> [What to do]
Word for word, retype the records below.

Segment Start: Supplied records

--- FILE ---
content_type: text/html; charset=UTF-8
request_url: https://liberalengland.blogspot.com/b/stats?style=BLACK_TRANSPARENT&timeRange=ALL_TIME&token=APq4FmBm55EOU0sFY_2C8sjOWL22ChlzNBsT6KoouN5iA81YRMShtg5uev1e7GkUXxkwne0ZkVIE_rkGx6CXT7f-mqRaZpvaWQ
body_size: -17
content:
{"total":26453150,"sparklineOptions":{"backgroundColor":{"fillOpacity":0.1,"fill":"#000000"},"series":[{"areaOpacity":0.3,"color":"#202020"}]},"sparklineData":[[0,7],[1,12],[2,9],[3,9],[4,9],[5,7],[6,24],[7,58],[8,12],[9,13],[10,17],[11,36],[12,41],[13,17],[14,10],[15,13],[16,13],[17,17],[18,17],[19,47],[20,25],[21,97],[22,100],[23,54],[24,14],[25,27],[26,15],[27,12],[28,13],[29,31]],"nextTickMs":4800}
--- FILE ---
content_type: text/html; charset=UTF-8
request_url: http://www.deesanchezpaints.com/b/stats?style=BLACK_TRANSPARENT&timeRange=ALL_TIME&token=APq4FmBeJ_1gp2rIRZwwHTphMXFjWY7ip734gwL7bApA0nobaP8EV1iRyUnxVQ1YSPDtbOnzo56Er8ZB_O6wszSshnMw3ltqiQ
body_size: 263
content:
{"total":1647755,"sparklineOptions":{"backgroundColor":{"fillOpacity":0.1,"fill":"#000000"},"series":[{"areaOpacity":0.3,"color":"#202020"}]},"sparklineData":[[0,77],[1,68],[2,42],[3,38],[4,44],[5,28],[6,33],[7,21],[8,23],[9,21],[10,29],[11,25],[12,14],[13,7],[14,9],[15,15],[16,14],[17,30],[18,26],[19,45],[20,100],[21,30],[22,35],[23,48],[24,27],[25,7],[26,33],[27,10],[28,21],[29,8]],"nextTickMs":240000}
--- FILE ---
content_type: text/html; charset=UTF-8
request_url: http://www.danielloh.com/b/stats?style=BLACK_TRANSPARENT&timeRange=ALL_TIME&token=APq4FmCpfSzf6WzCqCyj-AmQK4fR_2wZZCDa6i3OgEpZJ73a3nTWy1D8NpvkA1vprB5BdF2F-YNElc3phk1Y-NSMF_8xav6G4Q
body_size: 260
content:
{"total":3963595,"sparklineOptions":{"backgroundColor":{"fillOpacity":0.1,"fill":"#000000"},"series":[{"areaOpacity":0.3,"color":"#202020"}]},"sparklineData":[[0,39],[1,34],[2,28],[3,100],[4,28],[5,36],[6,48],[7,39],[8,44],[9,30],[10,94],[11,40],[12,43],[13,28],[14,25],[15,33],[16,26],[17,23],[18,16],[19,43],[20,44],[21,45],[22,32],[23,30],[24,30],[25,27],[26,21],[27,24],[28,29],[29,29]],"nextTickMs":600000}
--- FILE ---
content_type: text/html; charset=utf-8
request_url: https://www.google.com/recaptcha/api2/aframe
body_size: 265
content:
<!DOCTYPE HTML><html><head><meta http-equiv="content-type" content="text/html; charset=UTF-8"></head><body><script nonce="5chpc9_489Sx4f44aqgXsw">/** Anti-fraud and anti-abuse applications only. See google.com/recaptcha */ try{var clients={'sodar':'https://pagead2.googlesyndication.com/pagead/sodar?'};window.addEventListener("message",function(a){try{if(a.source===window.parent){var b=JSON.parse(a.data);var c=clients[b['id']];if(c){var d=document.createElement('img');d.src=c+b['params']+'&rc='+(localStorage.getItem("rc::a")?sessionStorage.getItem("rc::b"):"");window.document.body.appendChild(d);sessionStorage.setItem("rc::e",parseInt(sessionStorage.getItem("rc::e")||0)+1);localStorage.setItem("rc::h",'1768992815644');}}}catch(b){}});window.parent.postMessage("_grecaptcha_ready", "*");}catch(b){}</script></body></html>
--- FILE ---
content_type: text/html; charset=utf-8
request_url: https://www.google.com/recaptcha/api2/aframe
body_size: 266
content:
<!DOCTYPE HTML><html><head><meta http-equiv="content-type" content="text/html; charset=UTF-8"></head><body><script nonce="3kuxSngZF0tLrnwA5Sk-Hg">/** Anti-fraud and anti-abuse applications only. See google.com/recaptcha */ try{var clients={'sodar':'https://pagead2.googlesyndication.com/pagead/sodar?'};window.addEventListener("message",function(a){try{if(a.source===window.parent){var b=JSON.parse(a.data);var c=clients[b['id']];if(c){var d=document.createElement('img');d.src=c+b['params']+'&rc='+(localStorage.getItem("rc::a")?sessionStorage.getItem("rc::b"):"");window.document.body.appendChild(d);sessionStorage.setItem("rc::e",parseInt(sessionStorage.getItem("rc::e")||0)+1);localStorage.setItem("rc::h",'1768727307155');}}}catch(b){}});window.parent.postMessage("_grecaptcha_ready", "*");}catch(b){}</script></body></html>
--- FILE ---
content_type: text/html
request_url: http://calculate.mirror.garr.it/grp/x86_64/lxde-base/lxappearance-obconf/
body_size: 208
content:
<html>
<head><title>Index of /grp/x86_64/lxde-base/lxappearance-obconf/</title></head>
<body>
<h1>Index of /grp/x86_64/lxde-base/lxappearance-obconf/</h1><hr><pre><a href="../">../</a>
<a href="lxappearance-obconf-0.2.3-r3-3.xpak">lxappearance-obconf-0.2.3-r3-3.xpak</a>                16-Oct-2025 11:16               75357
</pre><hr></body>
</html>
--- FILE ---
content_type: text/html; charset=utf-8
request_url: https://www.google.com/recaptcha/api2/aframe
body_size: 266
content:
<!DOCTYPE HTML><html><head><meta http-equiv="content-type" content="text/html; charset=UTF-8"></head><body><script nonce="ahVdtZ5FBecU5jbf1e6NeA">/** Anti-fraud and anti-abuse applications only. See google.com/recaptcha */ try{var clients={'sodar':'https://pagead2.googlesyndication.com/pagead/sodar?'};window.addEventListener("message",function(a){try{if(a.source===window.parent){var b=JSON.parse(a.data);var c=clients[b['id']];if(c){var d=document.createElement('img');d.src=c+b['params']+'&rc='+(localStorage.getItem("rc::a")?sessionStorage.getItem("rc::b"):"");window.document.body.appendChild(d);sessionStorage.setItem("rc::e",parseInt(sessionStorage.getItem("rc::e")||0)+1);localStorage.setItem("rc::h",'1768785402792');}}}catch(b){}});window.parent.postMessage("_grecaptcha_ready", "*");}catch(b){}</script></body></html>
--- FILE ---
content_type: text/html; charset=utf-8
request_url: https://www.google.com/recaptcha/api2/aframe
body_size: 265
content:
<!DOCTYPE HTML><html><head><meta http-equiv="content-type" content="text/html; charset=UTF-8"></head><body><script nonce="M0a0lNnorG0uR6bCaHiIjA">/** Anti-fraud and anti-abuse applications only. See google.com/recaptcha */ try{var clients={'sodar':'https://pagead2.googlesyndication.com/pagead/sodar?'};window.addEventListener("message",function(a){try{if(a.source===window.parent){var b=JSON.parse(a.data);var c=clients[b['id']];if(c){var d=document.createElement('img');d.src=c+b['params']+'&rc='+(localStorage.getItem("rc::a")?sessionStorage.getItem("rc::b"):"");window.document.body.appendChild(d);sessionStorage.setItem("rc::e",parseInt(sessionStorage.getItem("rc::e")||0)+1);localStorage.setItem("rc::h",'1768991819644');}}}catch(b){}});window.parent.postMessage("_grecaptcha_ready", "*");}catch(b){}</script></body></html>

Segment End: Supplied records

> [Completed task]
--- FILE ---
content_type: text/html; charset=UTF-8
request_url: https://liberalengland.blogspot.com/b/stats?style=BLACK_TRANSPARENT&timeRange=ALL_TIME&token=APq4FmBm55EOU0sFY_2C8sjOWL22ChlzNBsT6KoouN5iA81YRMShtg5uev1e7GkUXxkwne0ZkVIE_rkGx6CXT7f-mqRaZpvaWQ
body_size: -17
content:
{"total":26453150,"sparklineOptions":{"backgroundColor":{"fillOpacity":0.1,"fill":"#000000"},"series":[{"areaOpacity":0.3,"color":"#202020"}]},"sparklineData":[[0,7],[1,12],[2,9],[3,9],[4,9],[5,7],[6,24],[7,58],[8,12],[9,13],[10,17],[11,36],[12,41],[13,17],[14,10],[15,13],[16,13],[17,17],[18,17],[19,47],[20,25],[21,97],[22,100],[23,54],[24,14],[25,27],[26,15],[27,12],[28,13],[29,31]],"nextTickMs":4800}
--- FILE ---
content_type: text/html; charset=UTF-8
request_url: http://www.deesanchezpaints.com/b/stats?style=BLACK_TRANSPARENT&timeRange=ALL_TIME&token=APq4FmBeJ_1gp2rIRZwwHTphMXFjWY7ip734gwL7bApA0nobaP8EV1iRyUnxVQ1YSPDtbOnzo56Er8ZB_O6wszSshnMw3ltqiQ
body_size: 263
content:
{"total":1647755,"sparklineOptions":{"backgroundColor":{"fillOpacity":0.1,"fill":"#000000"},"series":[{"areaOpacity":0.3,"color":"#202020"}]},"sparklineData":[[0,77],[1,68],[2,42],[3,38],[4,44],[5,28],[6,33],[7,21],[8,23],[9,21],[10,29],[11,25],[12,14],[13,7],[14,9],[15,15],[16,14],[17,30],[18,26],[19,45],[20,100],[21,30],[22,35],[23,48],[24,27],[25,7],[26,33],[27,10],[28,21],[29,8]],"nextTickMs":240000}
--- FILE ---
content_type: text/html; charset=UTF-8
request_url: http://www.danielloh.com/b/stats?style=BLACK_TRANSPARENT&timeRange=ALL_TIME&token=APq4FmCpfSzf6WzCqCyj-AmQK4fR_2wZZCDa6i3OgEpZJ73a3nTWy1D8NpvkA1vprB5BdF2F-YNElc3phk1Y-NSMF_8xav6G4Q
body_size: 260
content:
{"total":3963595,"sparklineOptions":{"backgroundColor":{"fillOpacity":0.1,"fill":"#000000"},"series":[{"areaOpacity":0.3,"color":"#202020"}]},"sparklineData":[[0,39],[1,34],[2,28],[3,100],[4,28],[5,36],[6,48],[7,39],[8,44],[9,30],[10,94],[11,40],[12,43],[13,28],[14,25],[15,33],[16,26],[17,23],[18,16],[19,43],[20,44],[21,45],[22,32],[23,30],[24,30],[25,27],[26,21],[27,24],[28,29],[29,29]],"nextTickMs":600000}
--- FILE ---
content_type: text/html; charset=utf-8
request_url: https://www.google.com/recaptcha/api2/aframe
body_size: 265
content:
<!DOCTYPE HTML><html><head><meta http-equiv="content-type" content="text/html; charset=UTF-8"></head><body><script nonce="5chpc9_489Sx4f44aqgXsw">/** Anti-fraud and anti-abuse applications only. See google.com/recaptcha */ try{var clients={'sodar':'https://pagead2.googlesyndication.com/pagead/sodar?'};window.addEventListener("message",function(a){try{if(a.source===window.parent){var b=JSON.parse(a.data);var c=clients[b['id']];if(c){var d=document.createElement('img');d.src=c+b['params']+'&rc='+(localStorage.getItem("rc::a")?sessionStorage.getItem("rc::b"):"");window.document.body.appendChild(d);sessionStorage.setItem("rc::e",parseInt(sessionStorage.getItem("rc::e")||0)+1);localStorage.setItem("rc::h",'1768992815644');}}}catch(b){}});window.parent.postMessage("_grecaptcha_ready", "*");}catch(b){}</script></body></html>
--- FILE ---
content_type: text/html; charset=utf-8
request_url: https://www.google.com/recaptcha/api2/aframe
body_size: 266
content:
<!DOCTYPE HTML><html><head><meta http-equiv="content-type" content="text/html; charset=UTF-8"></head><body><script nonce="3kuxSngZF0tLrnwA5Sk-Hg">/** Anti-fraud and anti-abuse applications only. See google.com/recaptcha */ try{var clients={'sodar':'https://pagead2.googlesyndication.com/pagead/sodar?'};window.addEventListener("message",function(a){try{if(a.source===window.parent){var b=JSON.parse(a.data);var c=clients[b['id']];if(c){var d=document.createElement('img');d.src=c+b['params']+'&rc='+(localStorage.getItem("rc::a")?sessionStorage.getItem("rc::b"):"");window.document.body.appendChild(d);sessionStorage.setItem("rc::e",parseInt(sessionStorage.getItem("rc::e")||0)+1);localStorage.setItem("rc::h",'1768727307155');}}}catch(b){}});window.parent.postMessage("_grecaptcha_ready", "*");}catch(b){}</script></body></html>
--- FILE ---
content_type: text/html
request_url: http://calculate.mirror.garr.it/grp/x86_64/lxde-base/lxappearance-obconf/
body_size: 208
content:
<html>
<head><title>Index of /grp/x86_64/lxde-base/lxappearance-obconf/</title></head>
<body>
<h1>Index of /grp/x86_64/lxde-base/lxappearance-obconf/</h1><hr><pre><a href="../">../</a>
<a href="lxappearance-obconf-0.2.3-r3-3.xpak">lxappearance-obconf-0.2.3-r3-3.xpak</a>                16-Oct-2025 11:16               75357
</pre><hr></body>
</html>
--- FILE ---
content_type: text/html; charset=utf-8
request_url: https://www.google.com/recaptcha/api2/aframe
body_size: 266
content:
<!DOCTYPE HTML><html><head><meta http-equiv="content-type" content="text/html; charset=UTF-8"></head><body><script nonce="ahVdtZ5FBecU5jbf1e6NeA">/** Anti-fraud and anti-abuse applications only. See google.com/recaptcha */ try{var clients={'sodar':'https://pagead2.googlesyndication.com/pagead/sodar?'};window.addEventListener("message",function(a){try{if(a.source===window.parent){var b=JSON.parse(a.data);var c=clients[b['id']];if(c){var d=document.createElement('img');d.src=c+b['params']+'&rc='+(localStorage.getItem("rc::a")?sessionStorage.getItem("rc::b"):"");window.document.body.appendChild(d);sessionStorage.setItem("rc::e",parseInt(sessionStorage.getItem("rc::e")||0)+1);localStorage.setItem("rc::h",'1768785402792');}}}catch(b){}});window.parent.postMessage("_grecaptcha_ready", "*");}catch(b){}</script></body></html>
--- FILE ---
content_type: text/html; charset=utf-8
request_url: https://www.google.com/recaptcha/api2/aframe
body_size: 265
content:
<!DOCTYPE HTML><html><head><meta http-equiv="content-type" content="text/html; charset=UTF-8"></head><body><script nonce="M0a0lNnorG0uR6bCaHiIjA">/** Anti-fraud and anti-abuse applications only. See google.com/recaptcha */ try{var clients={'sodar':'https://pagead2.googlesyndication.com/pagead/sodar?'};window.addEventListener("message",function(a){try{if(a.source===window.parent){var b=JSON.parse(a.data);var c=clients[b['id']];if(c){var d=document.createElement('img');d.src=c+b['params']+'&rc='+(localStorage.getItem("rc::a")?sessionStorage.getItem("rc::b"):"");window.document.body.appendChild(d);sessionStorage.setItem("rc::e",parseInt(sessionStorage.getItem("rc::e")||0)+1);localStorage.setItem("rc::h",'1768991819644');}}}catch(b){}});window.parent.postMessage("_grecaptcha_ready", "*");}catch(b){}</script></body></html>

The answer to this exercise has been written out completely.